Firstly, the standard Pulsing Rep error:
YOUR EASY POSITION ISN'T EASY ENOUGH -- This is the main one when doing these for pulsing reps; We need a real contrast between the two moves.
Plus, all the standard Bent-Arm Handstand errors from Month 2 apply:
YOU BEND YOUR ARMS – if you’re not strong enough, or not used to straight-arm strength training, your arms will rotate and bend – your biceps will spin inwards and your elbows will bend. To fix it: be mindful, watch your elbows so you can see that they don’t budge, not even a centimeter, and back off slightly. If you can’t come off the floor without your arms bending, don’t (not often, you might want to do it occasionally to have a good time). Try only putting 80% of your body weight into the drill for now, then ease closer to the real thing when you get stronger.
YOUR ARSE TRIES TO ESCAPE — When prompted to lean forward and get your shoulders past your hands, you’ll find you need a helluva-lot-a shoulder and tricep strength. If you’re not blessed with such qualities just yet, you might find that as you attempt to lean, you won’t get much lean at all, meanwhile, your arse will have tried to escape upwards and away. Naughty. The fix: get stronger, check your wrist flexibility and find a special friend willing to keep an eye on your arse. Oh, and be patient -- these moves are hard and take time to master.
YOUR WRISTS HURT – this is common. Try turning your hands out. If that still hurts, both work carefully on your wrist strength and flexibility, and perhaps practice on some parrallettes. Then, just be patient and build up slowly, wrists can take time to adapt, but they will.
YOU CAN’T GET IT UP – this getting both feet off the floor thing, that IS the challenge, and it’s TOUGH! So don’t underestimate it. If you’re heavy (good or bad heavy) the Tuck Planche is still a good exercise, but you may well find it harder to get airborne. Keep working at it and respect the challenge. Some people will master these quickly, others will take months or years. Keep it as a long-term goal and don’t injure yourself being too ambitious too quickly.
YOU FALL FORWARD – as you get good at these, you’ll probably progress to leaning forwards a little. If you lose focus or strength though, you’re going to fall forward. Especially if your hands aren’t straight. If this happens to you when you’re just learning, accept that you need to develop more strength. At first, it’s not about leaning, it’s about sucking the knees up and pushing the floor away.

- Activity
Carry on the handstand and tuck planche errors text from where it stops, adding further paragraphs in the same style.

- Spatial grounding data
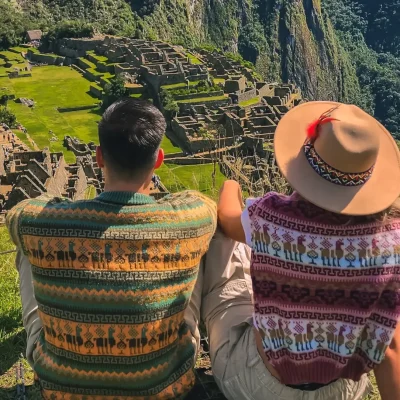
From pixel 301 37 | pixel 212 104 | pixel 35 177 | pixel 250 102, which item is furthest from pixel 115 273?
pixel 301 37

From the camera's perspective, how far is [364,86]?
10019 centimetres

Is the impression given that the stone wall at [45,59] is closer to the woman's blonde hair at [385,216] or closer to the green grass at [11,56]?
the green grass at [11,56]

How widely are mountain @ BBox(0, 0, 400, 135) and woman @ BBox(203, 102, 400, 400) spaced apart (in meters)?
66.2

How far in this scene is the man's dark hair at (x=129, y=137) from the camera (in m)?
2.50

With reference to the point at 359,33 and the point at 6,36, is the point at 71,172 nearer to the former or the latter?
the point at 6,36

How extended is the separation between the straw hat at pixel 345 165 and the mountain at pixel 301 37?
2607 inches

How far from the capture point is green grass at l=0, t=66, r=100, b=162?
32.3 metres

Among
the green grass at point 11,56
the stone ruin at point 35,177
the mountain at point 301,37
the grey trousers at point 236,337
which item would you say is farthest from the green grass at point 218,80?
the grey trousers at point 236,337

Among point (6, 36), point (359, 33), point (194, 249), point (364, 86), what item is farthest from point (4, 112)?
point (359, 33)

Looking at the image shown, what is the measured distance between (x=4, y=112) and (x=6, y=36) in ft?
79.2

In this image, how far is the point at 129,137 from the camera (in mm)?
2494

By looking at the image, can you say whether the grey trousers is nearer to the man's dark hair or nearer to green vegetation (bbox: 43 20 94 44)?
the man's dark hair

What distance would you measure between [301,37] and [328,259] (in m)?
111

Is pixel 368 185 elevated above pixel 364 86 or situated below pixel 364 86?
above
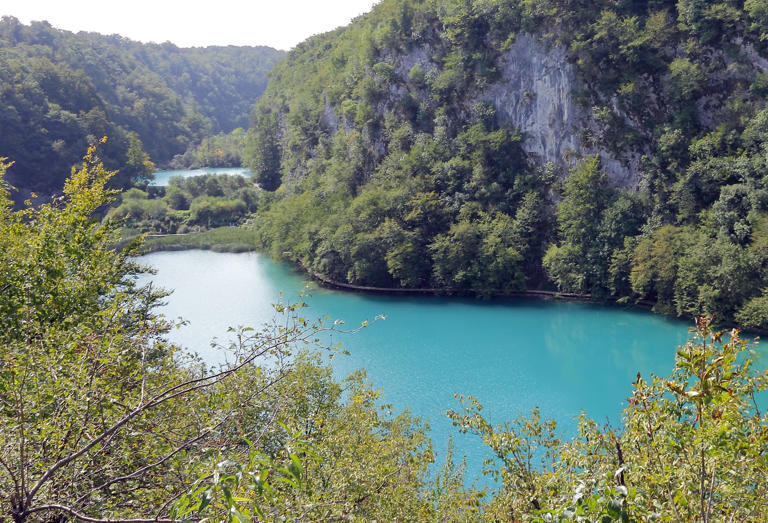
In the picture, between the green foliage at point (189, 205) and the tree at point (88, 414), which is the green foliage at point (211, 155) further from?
the tree at point (88, 414)

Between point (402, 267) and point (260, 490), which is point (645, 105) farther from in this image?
point (260, 490)

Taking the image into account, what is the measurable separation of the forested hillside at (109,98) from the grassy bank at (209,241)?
1291 centimetres

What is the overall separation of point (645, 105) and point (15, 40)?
74.2m

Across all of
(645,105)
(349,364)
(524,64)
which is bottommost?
(349,364)

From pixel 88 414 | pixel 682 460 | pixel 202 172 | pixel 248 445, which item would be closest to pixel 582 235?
pixel 682 460

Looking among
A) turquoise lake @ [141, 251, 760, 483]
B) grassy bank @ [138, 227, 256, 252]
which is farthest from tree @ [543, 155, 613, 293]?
grassy bank @ [138, 227, 256, 252]

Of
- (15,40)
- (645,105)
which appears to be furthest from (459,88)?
(15,40)

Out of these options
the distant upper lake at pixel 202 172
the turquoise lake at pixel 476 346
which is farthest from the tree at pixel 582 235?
the distant upper lake at pixel 202 172

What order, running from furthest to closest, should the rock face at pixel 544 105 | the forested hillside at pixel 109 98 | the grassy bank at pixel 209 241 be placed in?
the forested hillside at pixel 109 98 → the grassy bank at pixel 209 241 → the rock face at pixel 544 105

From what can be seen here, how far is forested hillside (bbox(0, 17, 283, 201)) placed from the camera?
163 ft

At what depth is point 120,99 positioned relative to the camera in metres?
73.3

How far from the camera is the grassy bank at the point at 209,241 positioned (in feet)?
134

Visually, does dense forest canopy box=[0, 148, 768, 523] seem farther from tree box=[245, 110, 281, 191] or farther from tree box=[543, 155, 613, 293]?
tree box=[245, 110, 281, 191]

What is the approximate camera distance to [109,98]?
72.0 m
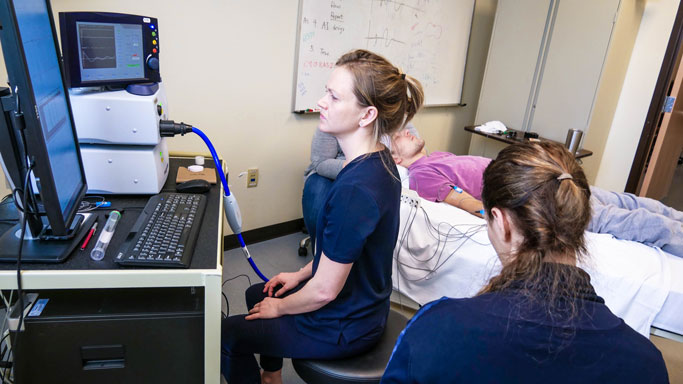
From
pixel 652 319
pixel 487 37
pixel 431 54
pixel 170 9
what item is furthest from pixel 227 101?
pixel 487 37

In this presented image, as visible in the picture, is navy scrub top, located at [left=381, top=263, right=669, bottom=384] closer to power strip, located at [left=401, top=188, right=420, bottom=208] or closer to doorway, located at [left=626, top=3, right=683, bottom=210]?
power strip, located at [left=401, top=188, right=420, bottom=208]

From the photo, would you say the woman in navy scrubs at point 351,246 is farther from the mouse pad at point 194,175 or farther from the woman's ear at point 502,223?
the mouse pad at point 194,175

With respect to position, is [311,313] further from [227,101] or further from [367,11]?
[367,11]

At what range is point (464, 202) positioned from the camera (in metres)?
2.07

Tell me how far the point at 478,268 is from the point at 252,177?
139 centimetres

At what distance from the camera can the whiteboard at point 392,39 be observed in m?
2.51

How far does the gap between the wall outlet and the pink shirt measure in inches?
34.6

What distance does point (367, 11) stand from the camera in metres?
2.68

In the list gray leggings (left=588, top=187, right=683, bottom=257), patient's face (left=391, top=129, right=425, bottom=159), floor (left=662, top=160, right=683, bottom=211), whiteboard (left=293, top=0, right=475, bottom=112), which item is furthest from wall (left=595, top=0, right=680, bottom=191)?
patient's face (left=391, top=129, right=425, bottom=159)

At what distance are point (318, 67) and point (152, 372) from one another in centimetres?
196

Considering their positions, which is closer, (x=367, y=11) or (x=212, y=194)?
(x=212, y=194)

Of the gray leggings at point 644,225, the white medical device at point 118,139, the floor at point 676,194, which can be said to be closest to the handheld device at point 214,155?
the white medical device at point 118,139

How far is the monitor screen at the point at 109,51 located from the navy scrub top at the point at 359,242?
0.73 meters

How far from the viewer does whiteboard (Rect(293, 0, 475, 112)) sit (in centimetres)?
251
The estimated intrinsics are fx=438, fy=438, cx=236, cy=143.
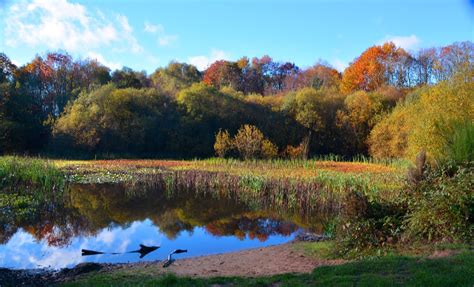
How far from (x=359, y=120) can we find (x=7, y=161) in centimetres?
2297

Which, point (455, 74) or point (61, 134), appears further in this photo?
point (61, 134)

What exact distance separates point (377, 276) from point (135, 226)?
752cm

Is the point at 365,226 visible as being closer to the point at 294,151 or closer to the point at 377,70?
the point at 294,151

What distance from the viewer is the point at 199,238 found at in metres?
9.88

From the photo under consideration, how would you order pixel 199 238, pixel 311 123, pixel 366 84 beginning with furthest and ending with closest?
pixel 366 84, pixel 311 123, pixel 199 238

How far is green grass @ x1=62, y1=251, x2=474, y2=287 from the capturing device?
4301 millimetres

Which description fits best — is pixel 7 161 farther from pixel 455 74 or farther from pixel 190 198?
pixel 455 74

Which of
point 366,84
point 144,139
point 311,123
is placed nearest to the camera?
point 144,139

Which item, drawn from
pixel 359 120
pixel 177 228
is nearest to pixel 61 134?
pixel 177 228

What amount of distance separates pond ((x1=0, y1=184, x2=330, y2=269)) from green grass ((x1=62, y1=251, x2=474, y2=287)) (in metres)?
3.42

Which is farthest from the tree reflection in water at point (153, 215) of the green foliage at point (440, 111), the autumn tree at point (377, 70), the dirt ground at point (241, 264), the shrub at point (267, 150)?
the autumn tree at point (377, 70)

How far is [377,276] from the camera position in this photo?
4.53 metres

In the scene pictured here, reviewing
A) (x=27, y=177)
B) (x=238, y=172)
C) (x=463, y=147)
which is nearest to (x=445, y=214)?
(x=463, y=147)

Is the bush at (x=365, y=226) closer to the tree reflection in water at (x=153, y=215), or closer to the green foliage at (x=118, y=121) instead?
the tree reflection in water at (x=153, y=215)
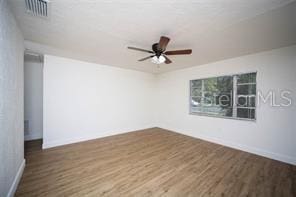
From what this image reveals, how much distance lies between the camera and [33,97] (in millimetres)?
4098

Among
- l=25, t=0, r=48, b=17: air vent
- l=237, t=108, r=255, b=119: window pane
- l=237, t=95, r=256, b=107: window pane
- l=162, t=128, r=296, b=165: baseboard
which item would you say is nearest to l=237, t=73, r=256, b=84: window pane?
l=237, t=95, r=256, b=107: window pane

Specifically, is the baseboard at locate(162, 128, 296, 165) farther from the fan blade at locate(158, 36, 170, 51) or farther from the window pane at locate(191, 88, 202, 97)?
the fan blade at locate(158, 36, 170, 51)

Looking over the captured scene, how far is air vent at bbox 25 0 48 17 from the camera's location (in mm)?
1576

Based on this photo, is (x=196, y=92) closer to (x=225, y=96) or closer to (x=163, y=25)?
(x=225, y=96)

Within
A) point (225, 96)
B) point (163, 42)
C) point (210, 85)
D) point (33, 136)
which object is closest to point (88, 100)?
point (33, 136)

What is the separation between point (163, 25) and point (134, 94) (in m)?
3.40

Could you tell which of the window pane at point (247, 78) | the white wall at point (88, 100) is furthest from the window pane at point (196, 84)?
the white wall at point (88, 100)

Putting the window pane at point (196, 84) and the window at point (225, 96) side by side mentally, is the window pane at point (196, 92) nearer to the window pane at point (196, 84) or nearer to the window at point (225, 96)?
the window at point (225, 96)

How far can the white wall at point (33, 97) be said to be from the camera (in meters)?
3.99

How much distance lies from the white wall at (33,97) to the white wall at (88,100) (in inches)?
46.0

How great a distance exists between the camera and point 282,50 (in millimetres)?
2771

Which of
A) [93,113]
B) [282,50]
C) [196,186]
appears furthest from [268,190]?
[93,113]

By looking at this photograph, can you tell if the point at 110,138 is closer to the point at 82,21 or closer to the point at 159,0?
the point at 82,21

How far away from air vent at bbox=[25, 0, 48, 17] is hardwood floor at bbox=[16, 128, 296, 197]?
2471mm
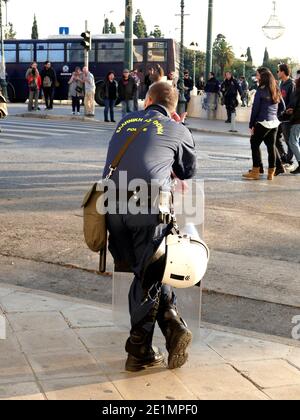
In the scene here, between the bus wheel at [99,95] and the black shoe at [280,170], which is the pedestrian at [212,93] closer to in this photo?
the bus wheel at [99,95]

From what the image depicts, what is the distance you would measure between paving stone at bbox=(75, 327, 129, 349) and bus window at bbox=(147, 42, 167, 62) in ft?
108

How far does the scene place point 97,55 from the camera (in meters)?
36.8

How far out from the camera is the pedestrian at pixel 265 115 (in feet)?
36.6

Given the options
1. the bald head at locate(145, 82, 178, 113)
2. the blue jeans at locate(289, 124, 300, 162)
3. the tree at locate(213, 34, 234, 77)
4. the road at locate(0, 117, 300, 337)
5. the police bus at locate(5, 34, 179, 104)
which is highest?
the tree at locate(213, 34, 234, 77)

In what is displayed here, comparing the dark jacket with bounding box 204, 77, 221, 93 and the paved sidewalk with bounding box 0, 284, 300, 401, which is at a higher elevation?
the dark jacket with bounding box 204, 77, 221, 93

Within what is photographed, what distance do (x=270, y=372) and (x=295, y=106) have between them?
8.82 meters

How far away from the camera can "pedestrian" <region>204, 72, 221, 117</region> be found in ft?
92.8

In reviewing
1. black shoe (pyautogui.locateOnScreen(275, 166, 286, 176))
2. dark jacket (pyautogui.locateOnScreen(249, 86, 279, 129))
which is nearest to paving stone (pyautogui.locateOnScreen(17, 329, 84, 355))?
dark jacket (pyautogui.locateOnScreen(249, 86, 279, 129))

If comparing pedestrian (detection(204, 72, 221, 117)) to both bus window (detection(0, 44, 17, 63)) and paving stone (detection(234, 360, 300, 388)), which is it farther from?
paving stone (detection(234, 360, 300, 388))

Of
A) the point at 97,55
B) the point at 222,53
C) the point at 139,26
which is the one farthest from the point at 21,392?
the point at 139,26

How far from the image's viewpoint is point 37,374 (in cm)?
392

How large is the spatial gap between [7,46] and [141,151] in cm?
3693
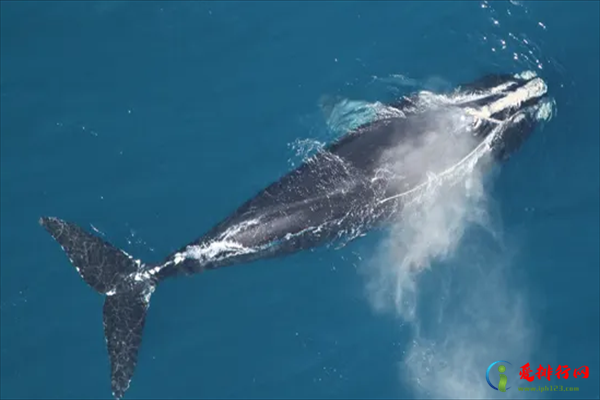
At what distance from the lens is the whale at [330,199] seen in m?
28.5

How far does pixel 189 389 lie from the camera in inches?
1197

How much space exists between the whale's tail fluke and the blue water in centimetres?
220

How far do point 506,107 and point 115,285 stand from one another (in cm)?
1507

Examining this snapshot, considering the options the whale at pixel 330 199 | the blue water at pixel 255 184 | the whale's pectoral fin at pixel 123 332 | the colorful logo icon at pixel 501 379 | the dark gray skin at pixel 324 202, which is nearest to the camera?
the whale's pectoral fin at pixel 123 332

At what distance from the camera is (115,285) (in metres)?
28.7

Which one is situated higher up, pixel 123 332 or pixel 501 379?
pixel 501 379

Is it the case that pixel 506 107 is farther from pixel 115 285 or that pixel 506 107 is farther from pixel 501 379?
pixel 115 285

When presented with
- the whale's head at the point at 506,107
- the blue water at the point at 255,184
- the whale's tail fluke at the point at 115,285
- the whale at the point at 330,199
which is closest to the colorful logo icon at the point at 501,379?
the blue water at the point at 255,184

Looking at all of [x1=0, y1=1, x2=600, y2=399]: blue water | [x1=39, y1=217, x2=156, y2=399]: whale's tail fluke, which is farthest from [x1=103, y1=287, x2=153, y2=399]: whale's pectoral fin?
[x1=0, y1=1, x2=600, y2=399]: blue water

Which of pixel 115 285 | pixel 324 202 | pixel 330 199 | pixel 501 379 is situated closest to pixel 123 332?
pixel 115 285

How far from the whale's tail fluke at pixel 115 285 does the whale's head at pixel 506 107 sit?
12958mm

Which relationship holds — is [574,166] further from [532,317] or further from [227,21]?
[227,21]

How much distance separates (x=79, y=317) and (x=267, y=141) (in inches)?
359

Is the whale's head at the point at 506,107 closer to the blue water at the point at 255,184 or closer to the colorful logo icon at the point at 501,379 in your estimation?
the blue water at the point at 255,184
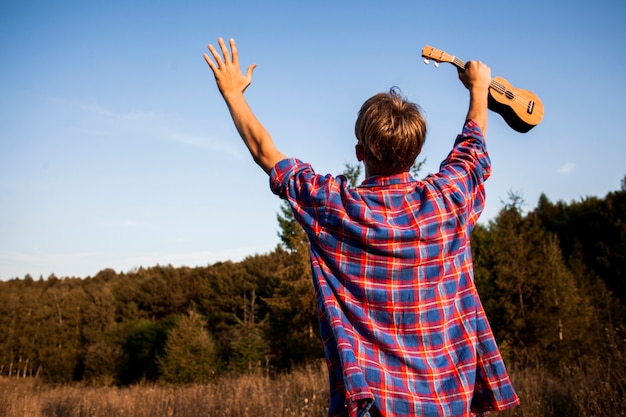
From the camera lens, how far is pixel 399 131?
4.69 ft

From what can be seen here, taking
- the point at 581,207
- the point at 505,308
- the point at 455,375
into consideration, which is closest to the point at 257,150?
the point at 455,375

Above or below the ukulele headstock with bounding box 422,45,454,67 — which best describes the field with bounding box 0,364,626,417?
below

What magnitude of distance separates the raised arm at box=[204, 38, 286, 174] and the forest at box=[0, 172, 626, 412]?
5835 millimetres

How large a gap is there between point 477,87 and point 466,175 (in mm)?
470

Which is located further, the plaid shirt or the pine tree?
the pine tree

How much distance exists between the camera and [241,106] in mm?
1622

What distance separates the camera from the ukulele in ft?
6.14

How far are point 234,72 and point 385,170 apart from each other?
2.15ft

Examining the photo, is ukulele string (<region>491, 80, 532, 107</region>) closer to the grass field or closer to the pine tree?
the grass field

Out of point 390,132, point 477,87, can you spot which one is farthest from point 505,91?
point 390,132

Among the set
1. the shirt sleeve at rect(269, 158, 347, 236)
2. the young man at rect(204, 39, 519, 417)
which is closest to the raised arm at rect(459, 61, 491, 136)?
the young man at rect(204, 39, 519, 417)

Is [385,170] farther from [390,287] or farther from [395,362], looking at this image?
[395,362]

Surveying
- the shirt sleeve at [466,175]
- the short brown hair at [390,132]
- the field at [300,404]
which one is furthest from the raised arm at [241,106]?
the field at [300,404]

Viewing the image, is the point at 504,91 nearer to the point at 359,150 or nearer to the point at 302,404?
the point at 359,150
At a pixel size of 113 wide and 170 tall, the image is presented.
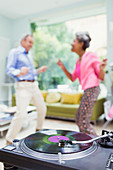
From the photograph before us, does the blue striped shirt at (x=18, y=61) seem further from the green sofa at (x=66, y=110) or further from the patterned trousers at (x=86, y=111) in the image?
the green sofa at (x=66, y=110)

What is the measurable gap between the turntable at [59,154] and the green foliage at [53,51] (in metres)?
3.90

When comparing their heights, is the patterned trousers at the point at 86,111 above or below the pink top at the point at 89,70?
below

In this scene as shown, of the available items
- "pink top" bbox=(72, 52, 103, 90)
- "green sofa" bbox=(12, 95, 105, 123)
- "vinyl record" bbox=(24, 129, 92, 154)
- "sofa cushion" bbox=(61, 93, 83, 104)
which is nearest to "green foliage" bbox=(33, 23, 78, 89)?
"sofa cushion" bbox=(61, 93, 83, 104)

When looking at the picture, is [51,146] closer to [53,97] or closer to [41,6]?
[53,97]

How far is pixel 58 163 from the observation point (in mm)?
804

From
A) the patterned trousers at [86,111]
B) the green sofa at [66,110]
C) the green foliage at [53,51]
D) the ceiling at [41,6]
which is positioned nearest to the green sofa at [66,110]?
the green sofa at [66,110]

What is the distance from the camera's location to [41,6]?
439 centimetres

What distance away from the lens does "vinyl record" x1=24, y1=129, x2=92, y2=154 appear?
92 cm

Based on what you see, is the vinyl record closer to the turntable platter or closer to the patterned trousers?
the turntable platter

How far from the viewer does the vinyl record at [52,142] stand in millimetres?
922

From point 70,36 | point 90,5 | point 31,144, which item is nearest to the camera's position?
point 31,144

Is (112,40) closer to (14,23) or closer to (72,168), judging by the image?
(14,23)

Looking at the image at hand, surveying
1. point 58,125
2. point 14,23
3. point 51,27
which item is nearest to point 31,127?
point 58,125

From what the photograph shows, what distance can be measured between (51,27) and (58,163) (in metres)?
4.69
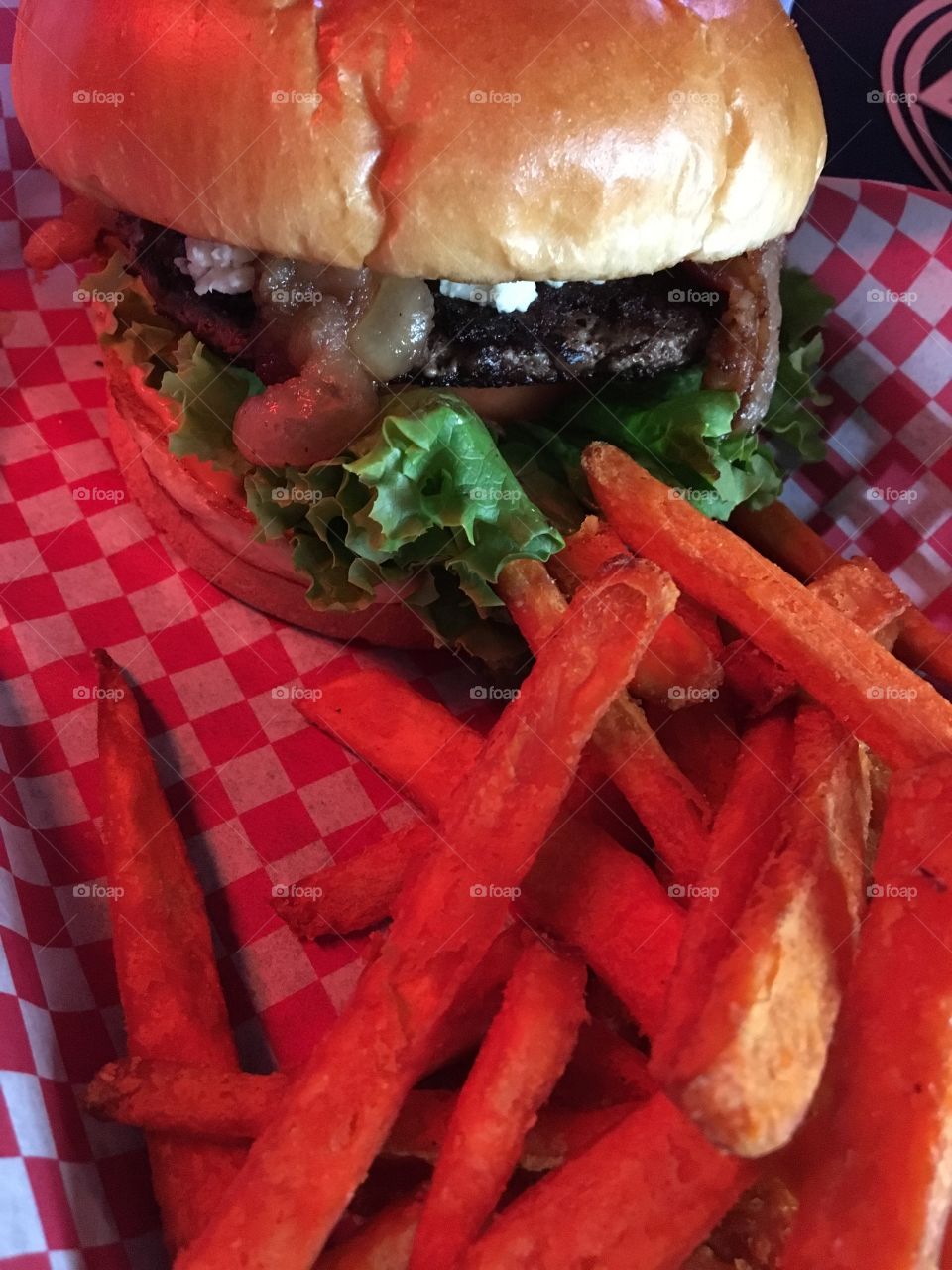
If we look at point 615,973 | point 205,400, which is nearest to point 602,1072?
point 615,973

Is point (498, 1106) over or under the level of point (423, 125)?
under

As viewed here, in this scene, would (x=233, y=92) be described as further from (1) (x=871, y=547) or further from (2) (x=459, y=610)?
(1) (x=871, y=547)

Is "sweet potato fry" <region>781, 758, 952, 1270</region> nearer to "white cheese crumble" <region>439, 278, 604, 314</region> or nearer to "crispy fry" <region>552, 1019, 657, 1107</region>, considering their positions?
"crispy fry" <region>552, 1019, 657, 1107</region>

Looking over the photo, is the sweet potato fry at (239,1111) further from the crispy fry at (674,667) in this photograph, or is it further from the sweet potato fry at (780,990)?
the crispy fry at (674,667)

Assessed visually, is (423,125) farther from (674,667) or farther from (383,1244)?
(383,1244)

- Result of this exercise
YOU JUMP INTO IT – this happens all the time. You don’t seem to be able to ‘suck’ your feet off the floor. So you sort-of jump into it, hoping you have the strength to hold it once you get there. It ain’t happening though. Sadly. Don’t let that be you. Rather, be patient, respect the challenge and earn the right to do it with strength.
YOUR SHOULDER BLADES DON’T PROTRACT/ YOU CAN’T HOLD THEM THERE – learning this feeling takes a lot of practice at first. Then it takes strength, where you won’t have strength if you don’t have a gymnastics background. It took me two years to learn to hold this position on a Tuck Planche. If you can’t hold position, the fix is simple: Practice without as much weight (don’t lean forwards or try to come off the floor); learn the feel of it, then spend time building strength in a perfect position before you try to leave the floor.
YOUR ANKLES HURT – if you cannot put a high percentage of your body-weight on your hands with this drill, you might feel your ankles hurting–especially if you’re a little tight down the front of the shin. It’s no problem. The Fix: get stronger so you can put more weight forward! In the meantime, dig your toes in to keep your feet in a more comfortable position.
IT’S ALL LEGS! – not sure what’s working? But bloomin’ 'eck the front of your thighs are killing? Well, sadly my friend, you just completed one hell of a squat session or you’re not strong enough in the upper body so your legs are having to work too hard to help. The Fix: either leave your knees down on the floor and focus on your upper body, or use other exercises until you are ready, OR just ignore it, but practice dilligently until you no longer feel the legs and can shift more weight forwards.